◆ **Yapılacak Görev**
Halil Paşa hakkındaki metinde "Irak Cephesinde 13" ifadesini içeren sözcüklerle açılıp "daha erken doğmuştu." ifadesiyle kapanan bölümü, "ilginç" yerine "dikkat çekici" koyarak yeniden yazın.

◆ **Kaynak Metin**
-- -- --

Irak Cephesinde 13 Bin İngiliz Askerini Esir Alan Kahraman Bir Türk Subayı: Halil Paşa

Yakın tarihimizin tanınan isimlerinden Enver Paşa'nın amcası, Atatürk'ün sınıf arkadaşı Halil Paşa'nın, Makedonya'da çetelerle mücadelesinden Irak cephesine; Milli Mücadele yıllarından Moskova'ya uzanan ilginç hayat hikayesi.

Hafız Kamil Bey'in oğlu Halil 1882 yılının İstanbul'unda Sultan II.Abdülhamid devrinde dünyaya geldi. Abisi Ahmed'in oğlu Enver ise ilginç bir şekilde amcası olacak Halil'den daha erken doğmuştu.

-- -- --

◆ **Kaynak Malzeme**
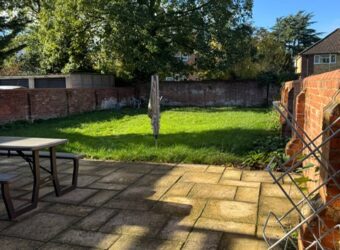 Top Quality, Spacious, 9 Double Bedroom House all Bedrooms have Own Shower Rooms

-- -- --

◆ **Cevap Alanı**
Irak Cephesinde 13 Bin İngiliz Askerini Esir Alan Kahraman Bir Türk Subayı: Halil Paşa

Yakın tarihimizin tanınan isimlerinden Enver Paşa'nın amcası, Atatürk'ün sınıf arkadaşı Halil Paşa'nın, Makedonya'da çetelerle mücadelesinden Irak cephesine; Milli Mücadele yıllarından Moskova'ya uzanan dikkat çekici hayat hikayesi.

Hafız Kamil Bey'in oğlu Halil 1882 yılının İstanbul'unda Sultan II.Abdülhamid devrinde dünyaya geldi. Abisi Ahmed'in oğlu Enver ise dikkat çekici bir şekilde amcası olacak Halil'den daha erken doğmuştu.